→ **Task directions**
Copy out the entries below verbatim, from the line containing "In this observable" down to the line containing "154 centimetres", including both of those lines.

## Begin Given entries

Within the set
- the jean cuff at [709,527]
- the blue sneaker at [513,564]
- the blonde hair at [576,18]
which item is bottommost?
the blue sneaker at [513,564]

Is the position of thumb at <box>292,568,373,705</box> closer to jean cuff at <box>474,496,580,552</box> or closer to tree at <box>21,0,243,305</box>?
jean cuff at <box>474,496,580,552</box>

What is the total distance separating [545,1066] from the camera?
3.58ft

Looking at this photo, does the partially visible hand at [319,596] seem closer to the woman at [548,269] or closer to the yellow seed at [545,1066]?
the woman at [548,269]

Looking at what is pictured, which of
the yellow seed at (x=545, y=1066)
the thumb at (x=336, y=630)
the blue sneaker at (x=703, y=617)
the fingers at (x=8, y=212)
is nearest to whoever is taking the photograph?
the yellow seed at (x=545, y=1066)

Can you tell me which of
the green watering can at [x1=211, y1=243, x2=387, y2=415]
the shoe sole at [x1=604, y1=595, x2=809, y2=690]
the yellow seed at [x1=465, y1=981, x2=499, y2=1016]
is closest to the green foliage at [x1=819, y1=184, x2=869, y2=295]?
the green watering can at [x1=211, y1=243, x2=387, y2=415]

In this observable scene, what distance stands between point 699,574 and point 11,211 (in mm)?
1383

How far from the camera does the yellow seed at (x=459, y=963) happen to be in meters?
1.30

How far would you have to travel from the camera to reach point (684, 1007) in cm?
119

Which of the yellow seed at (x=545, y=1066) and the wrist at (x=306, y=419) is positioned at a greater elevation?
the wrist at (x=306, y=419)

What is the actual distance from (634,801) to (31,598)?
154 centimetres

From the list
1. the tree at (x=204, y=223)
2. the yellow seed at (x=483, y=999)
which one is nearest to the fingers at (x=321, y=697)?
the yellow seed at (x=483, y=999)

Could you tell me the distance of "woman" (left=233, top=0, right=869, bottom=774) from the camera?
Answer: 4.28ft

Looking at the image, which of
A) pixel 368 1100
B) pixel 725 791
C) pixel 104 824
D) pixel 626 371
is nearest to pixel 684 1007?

## End Given entries

→ **Solution for this problem**
In this observable scene, what distance stands between point 699,574 and point 11,211 (in mm)?
1383

How far from the camera does the yellow seed at (x=459, y=963) happen to be in meters?
1.30

How far would you have to travel from the camera to reach point (684, 1007) in cm?
119

Which of the yellow seed at (x=545, y=1066) and the wrist at (x=306, y=419) is positioned at a greater elevation?
the wrist at (x=306, y=419)

What is the actual distance from (634,801) to (31,598)?
154 centimetres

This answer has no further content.